The case of an Hazara refugee indentified as S297 is an extremely rare example of a Court ordering a Minister to do something rather than merely to perform a function. In that case, the High Court, in a unanimous decision, ordered the Minister grant a permanent protection visa to the Plaintiff. It was the Plaintiff’s second success in the High Court, which a year earlier had ordered (S297 v MIBP [HCA]) the Minister to make a decision on the plaintiff’s application. The Minister refused the application. In the second case, the Court decided that “the Minister should not now be given any further opportunity to identify a reason for refusing the plaintiff’s application”.
Non-refoulment is a key facet of refugee law. It protects refugees from being returned or expelled to places where their lives or freedoms could be threatened. Australia is a party to the relevant international Convention. Section 198 of the Migration Act concerns the determination of refugee applications. For anyone who thinks it inconceivable that Australia would override that obligation, I direct attention to S197(c) of the Migration Act which was inserted on 5 February 2014, and which provides that “For the purposes of section 198, it is irrelevant whether Australia has non-refoulement obligations in respect of an unlawful non-citizen”.
In a recent article in Eureka Street, Justin Glynn made some thought-provoking comments about George Orwell’s 1984, in which the white face of the Ministry of Truth – the Government’s propaganda arm – bears the slogans: WAR IS PEACE, FREEDOM IS SLAVERY, IGNORANCE IS STRENGTH.
As to the first slogan, Oceania being alternately at war with one or other of the remaining powers in order to keep its people obedient and rallied round the flag, is reminiscent of today’s dog whistle.
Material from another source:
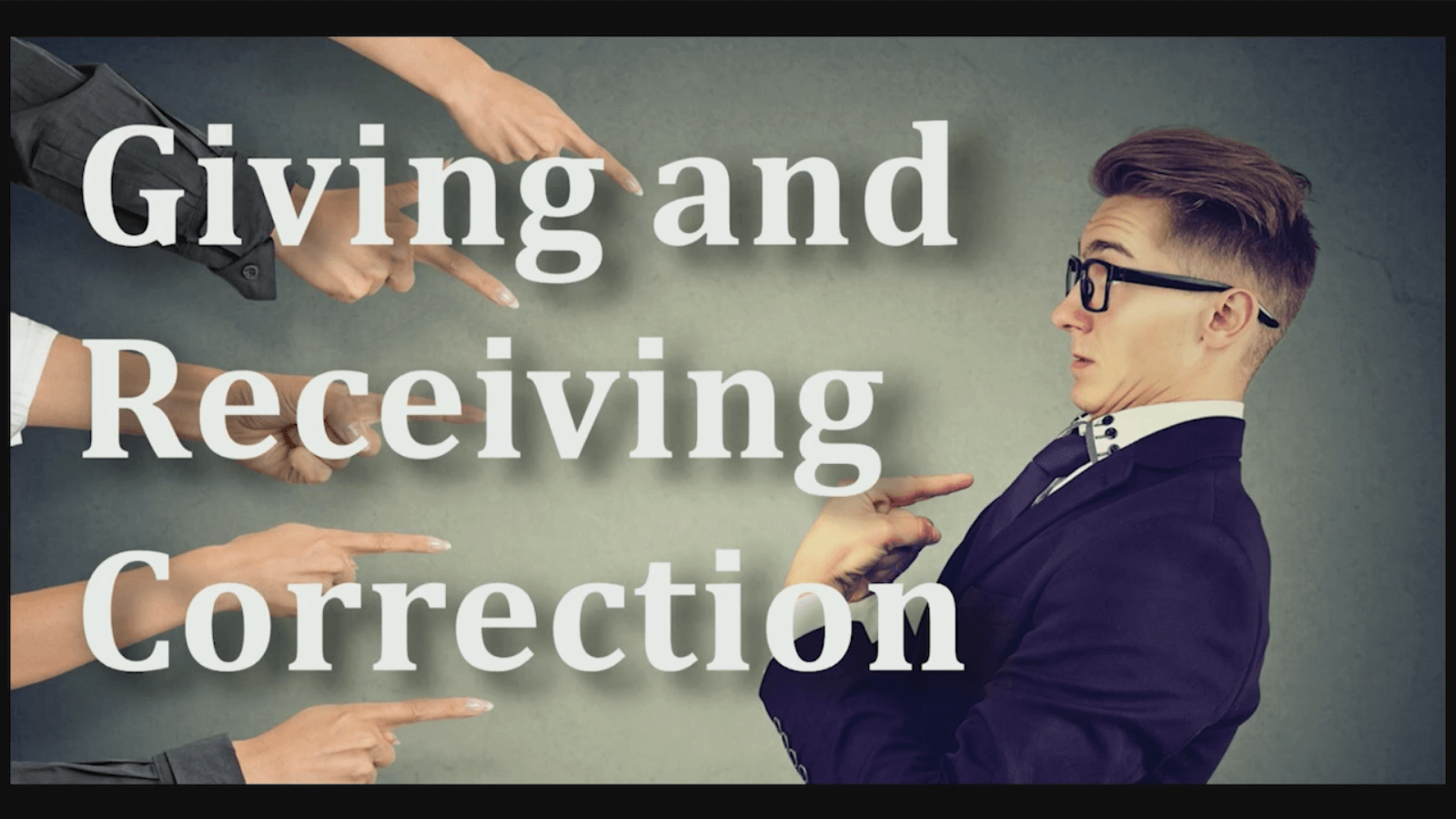 Giving and Receiving Correction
As to the second, Glynn writes that “both major parties have fallen over themselves to allow interception of electronic data, give ASIO unprecedented peacetime powers, and allow for increased powers to detain people without warrant or court supervision” :
IGNORANCE IS STRENGTH. Here is the core of the problem which aggravates the other issues. Orwell’s dystopic vision was of a totalitarian state where information was so tightly rationed that people could be forced into doublethink… [T]he Government does ‘whatever it takes’, ‘by hook or by crook’ to ‘stop the boats’. Never mind that, if it is indeed true that Australia stopped a boat in international waters and paid its crew to return the asylum seekers on board to potential persecution, Australia would have breached international and domestic law and destroyed its own rationale for its relentless cruelty to refugees.
The reason this argument can run for as long as it has, of course, is that information is practically unavailable. Even the Parliament, a body notionally sovereign according to Australian jurisprudence, is unable to prise from the Executive, which is supposed to be answerable to it, information relating to ‘Operation Sovereign Borders’ .
The 800th anniversary of Magna Carta is a grand year in which to look at today’s society through its lens.
John Hassett was for 18 years a County Court Judge, a foundation member and sometime chair of the Melbourne Catholic Commission for Justice and Peace from 1993 for eight years, and for five years a member of the Australian Catholic Social Justice Council, a peak body of the Australian Catholic Bishops Conference.